AN-064: Inference sensitivities for spec 2 and spec 3c

Multiway (muni × pollster) clustering moves spec-2 SE 1.04 → 1.07; candidate-level clustering 1.04 → 1.14. Wild-cluster restricted bootstrap p-values are < 1/2000 for both spec 2 and spec 3c (the small-cluster spec where it matters most). Inference is robust to all three sensitivities.

Hypothesis: H1: Self-sponsored polls overstate the sponsoring candidate
Confidence: green
Type: robustness

Design

Sample: estimulado-non-aggregate-match2
Specification: Spec 2: error ~ sponsored_by + opponent_sponsored + log_sample_size + days_to_election + days_to_election_sq | candidate FE + pollster FE; cluster sensitivities below. Spec 3c: error ~ sponsored_by | candidate FE + race × week FE; WCR bootstrap at muni level.
Cluster: ['muni', 'muni × institute', 'politico_id']
Notes: WCR uses FWL residualization (AN-031 scaffold generalized) + Rademacher draws at the muni level, B = 2000.

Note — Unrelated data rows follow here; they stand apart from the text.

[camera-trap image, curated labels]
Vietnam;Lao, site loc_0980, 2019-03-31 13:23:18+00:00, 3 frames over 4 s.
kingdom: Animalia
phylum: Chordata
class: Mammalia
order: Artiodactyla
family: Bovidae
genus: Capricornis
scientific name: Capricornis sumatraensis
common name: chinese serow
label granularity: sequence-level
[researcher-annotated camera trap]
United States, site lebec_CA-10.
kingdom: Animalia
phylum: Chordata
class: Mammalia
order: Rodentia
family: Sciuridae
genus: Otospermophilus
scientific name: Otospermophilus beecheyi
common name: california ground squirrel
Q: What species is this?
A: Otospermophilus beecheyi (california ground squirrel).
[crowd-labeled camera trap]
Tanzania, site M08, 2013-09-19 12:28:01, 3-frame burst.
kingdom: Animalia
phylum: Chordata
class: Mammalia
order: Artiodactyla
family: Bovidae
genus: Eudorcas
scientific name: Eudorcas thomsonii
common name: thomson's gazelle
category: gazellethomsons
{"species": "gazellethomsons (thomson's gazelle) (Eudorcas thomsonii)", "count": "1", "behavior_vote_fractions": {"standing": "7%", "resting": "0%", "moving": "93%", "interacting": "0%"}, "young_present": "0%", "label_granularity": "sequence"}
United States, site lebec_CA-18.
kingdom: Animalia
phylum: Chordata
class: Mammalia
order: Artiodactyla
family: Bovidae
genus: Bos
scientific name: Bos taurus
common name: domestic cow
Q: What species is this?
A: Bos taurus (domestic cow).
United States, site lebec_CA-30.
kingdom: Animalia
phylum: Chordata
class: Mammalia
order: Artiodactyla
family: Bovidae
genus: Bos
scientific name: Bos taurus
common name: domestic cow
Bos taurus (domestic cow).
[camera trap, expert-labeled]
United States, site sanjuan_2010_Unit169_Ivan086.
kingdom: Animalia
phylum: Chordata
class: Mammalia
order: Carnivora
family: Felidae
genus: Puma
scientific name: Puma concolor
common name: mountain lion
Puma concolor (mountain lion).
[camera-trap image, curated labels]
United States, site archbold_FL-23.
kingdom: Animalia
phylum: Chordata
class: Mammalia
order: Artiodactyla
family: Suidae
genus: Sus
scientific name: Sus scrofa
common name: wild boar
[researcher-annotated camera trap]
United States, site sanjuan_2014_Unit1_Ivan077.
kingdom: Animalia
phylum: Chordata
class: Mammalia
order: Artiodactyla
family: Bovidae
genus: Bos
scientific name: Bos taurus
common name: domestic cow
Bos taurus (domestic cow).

Script: source/analysis/regressions.py
Target: build/table/regressions.csv
Status: interpreted · 2026-06-14
Created: 2026-06-14

Question

Two concerns flagged by GPT-5-pro's pre-submission review (2026-06-14):

Multiway clustering. Spec 2 is estimated with cluster-robust SE at the muni level. With pollster effects partly correlated within muni, two-way clustering by muni × pollster is the right sensitivity. A candidate-level cluster is also worth checking.
Finite-sample inference for Spec 3c. Spec 3c identifies β off 60 muni-week cells (28 in the media-only sensitivity AN-063). The asymptotic cluster-robust p-value may be unreliable in this regime. Wild-cluster restricted (WCR) bootstrap p-values are the standard finite-sample remedy.

Design

All three sensitivities run on the same samples as the headline specs:

Sensitivity	Sample	Method
Spec 2 baseline	22,665 rows / 2,669 munis	Cluster on muni
Spec 2 multiway	22,665 rows	Cluster on (muni, institute)
Spec 2 candidate-cluster	22,665 rows	`cluster_entity=True` (politico_id)
Spec 2 WCR p-value	22,665 rows	FWL-residualize → Rademacher bootstrap at muni level, B = 2000
Spec 3c WCR p-value	288 rows / 60 cells	Same FWL bootstrap

The WCR implementation in regressions.py:wcr_p_value generalizes the AN-031 route-bootstrap scaffold to arbitrary panel models. It residualizes both the target (sponsored_by) and the dependent (error) against the other controls + FE, then applies cluster-level Rademacher draws under the H0: β = 0 restriction.

Results

Spec	β	SE	p (CRVE)	p (WCR, B=2000)
Spec 2 (muni cluster)	+6.86	1.04	<0.001	—
Spec 2 (muni × institute)	+6.86	1.07	<0.001	—
Spec 2 (politico_id cluster)	+6.86	1.14	<0.001	—
Spec 2 (WCR)	—	—	—	<0.0005 (0/2000)
Spec 3c (muni cluster)	+8.05	2.60	0.003	—
Spec 3c (WCR)	—	—	—	<0.0005 (0/2000)

Both Spec 2 sensitivities move the SE by less than 10%, and the asymptotic p stays below 0.001. The WCR bootstrap p-values for both specs are below 1/B (the smallest nonzero value the bootstrap can return at this resolution); none of the 2,000 Rademacher draws produces a t-statistic at or above the observed magnitude.

Interpretation

Multiway clustering is not load-bearing. The 1.04 → 1.07 change under muni × institute is small; the (politico_id) cluster gives a slightly wider SE but the magnitude of the change (1.04 → 1.14) does not affect the inferential conclusion.
Finite-sample inference confirms Spec 3c. The WCR p-value matches the asymptotic CRVE p (0.003) in the direction of greater rejection. The 60 muni-week cells were the natural worry; this bootstrap addresses it directly.

The combined evidence supports reporting Spec 2 with muni-clustered SE and the WCR p-value in the footnote on Table 1 of the paper.

Follow-ups

The bootstrap B = 2000 can return p-values as small as 0.0005. If exact small-p resolution becomes important for revision rounds, increase B (cost: linear in B).
A score-bootstrap variant (Davidson-MacKinnon) would also be appropriate; not added because the CRVE asymptotic and the WCR bootstrap agree, so the marginal information is small.